For the changelog writer function: https://github.com/github/gh-ost/blob/c940a85a28bad68878c5d1622aa7c4e595b35b38/go/logic/applier.go#L279-L286 I see that it inserts into table but on possible duplication updates it. I did one test to see if by a healthy replication I delete from test slave a row and then run a query like:

insert into data (id,hint,value) values (1234, "heartbeat", "123456") on duplicate key update last_update=NOW(),value=VALUES(value);

I wanted to test if it would update a row on master and create a row on the slave, but I found out that it fails replication with:

Last_Error: Could not execute Update_rows event on table test.data; Can't find record in 'data', Error_code: 1032; handler error HA_ERR_KEY_NOT_FOUND; the event's master log mysql-bin.000007, end_log_pos 2357

So after the drop a recreation wouldn't help. Investigating deeper there is one solution/workaround I found which would solve the issue. If I manually inserted a row with the same id and started replication it updates the row and continues replication successfully.

So in gh-ost case: https://github.com/github/gh-ost/blob/c940a85a28bad68878c5d1622aa7c4e595b35b38/go/logic/applier.go#L272-L277 There are 3 possible "hints" or id's, and if we inserted 3 rows and started replication, then slave would have applied updates, and as final dropped the table. Is this correct assumption?

Investigating changelog events further what I found was there are 3 states that the table handles: "state" I only found it here: https://github.com/github/gh-ost/blob/5e953b7e3eb13716e84a9c4017cc8add0648b8d0/go/logic/migrator.go#L544 It is used during the cutover: https://github.com/github/gh-ost/blob/5e953b7e3eb13716e84a9c4017cc8add0648b8d0/go/logic/migrator.go#L587 So after the switch, it should not have any updates. "heartbeat" Since this is async: https://github.com/github/gh-ost/blob/c940a85a28bad68878c5d1622aa7c4e595b35b38/go/logic/applier.go#L312 Which runs in cycles, and I suspect an update from this cycle was still syncing and caused the issue. "throttle" Comes from the throttle checker: https://github.com/github/gh-ost/blob/c07d08f8b58e170da7031624c1a8ec93e705d1c0/go/logic/throttler.go#L435 After cutover, I don't really believe we would get throttled event since the cleanup has happened.

Are my findings of _ghc correct? Next time I know to wait longer fo slave to sync up and empty its events, just wanted to understand problem and possible fix for future.

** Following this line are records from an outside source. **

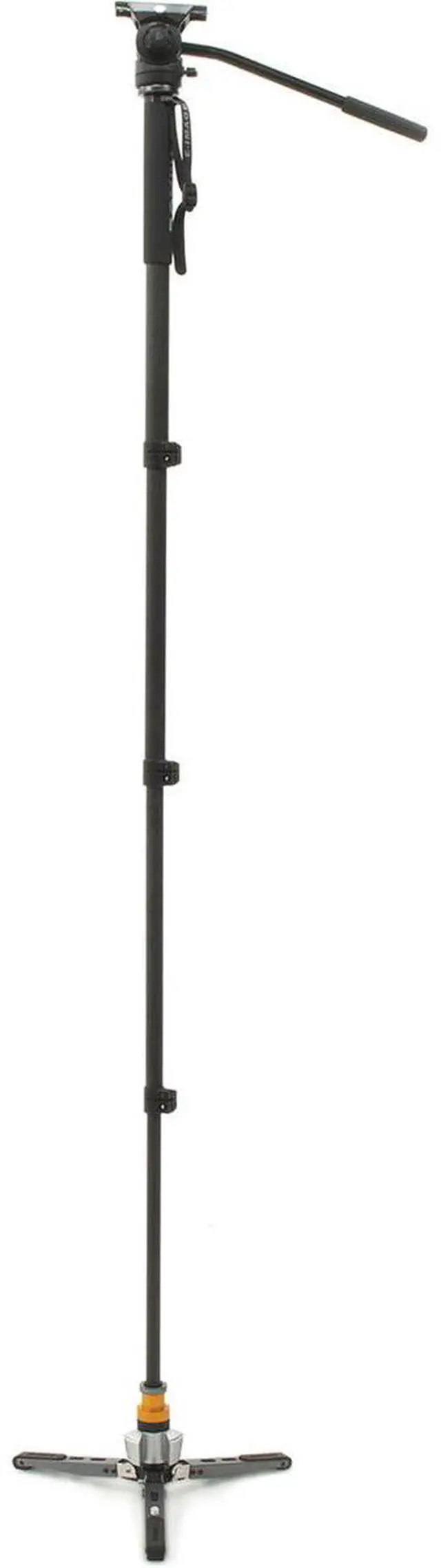 Alt view image 3 of 7 - E-Image E-Image MFC700 4-Stage Hands-Free Carbon Fiber Monopod with 610FH Fluid Head
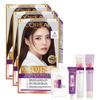 L'Oréal Paris Excellence Duo Cream Hair Dye, No. 4 Brown, 3 Pcs.
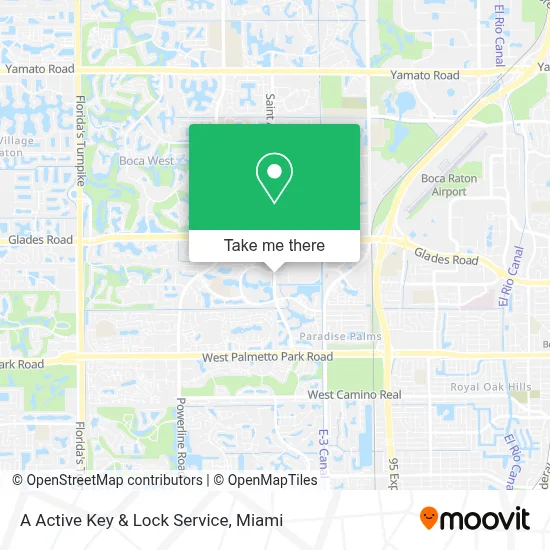 A Active Key & Lock Service map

shlomi-noach commented 3 years ago

In your logs:

2020-09-23 13:02:12 ERROR Error 1146: Table 'table._users_ghc' doesn't exist

This shouldn't happen; I'm not sure how this came to be. Does the problem reproduce?

after it finished, I went to tab with secondary mysql console, did a show tables, and saw that _gho and _ghc files were there. As gh-ost finished and exited successfully I thought that these were left here accidentally so I dropped _ghc table (about 30 seconds after gh-ost finished). On the primary mysql node I only have _users_del table, none of the _ghc or _gho tables. After that slave replication broke with...

At least that part makes some sense: you dropped a table on a replica, and later on replication broke because the primary (master) did have that table, and when you finally dropped the table on the primary, the statement could not replicate because table was not found on the replica. Now, I suspect there may have been a significant replication lag.

I'm not sure I understand your conclusions around deleting rows from _ghc tables. You're deleting rows on the replica, then inserting them again to force replication to recover... Rows on _ghc tables should have nothing to do with the original problem, which is that _users_ghc table could not be found.

Could you please paste your original CLI ocmmand (gh-ost -alter ...) and the full log, which shows which hosts gh-ost identifies as replica & master?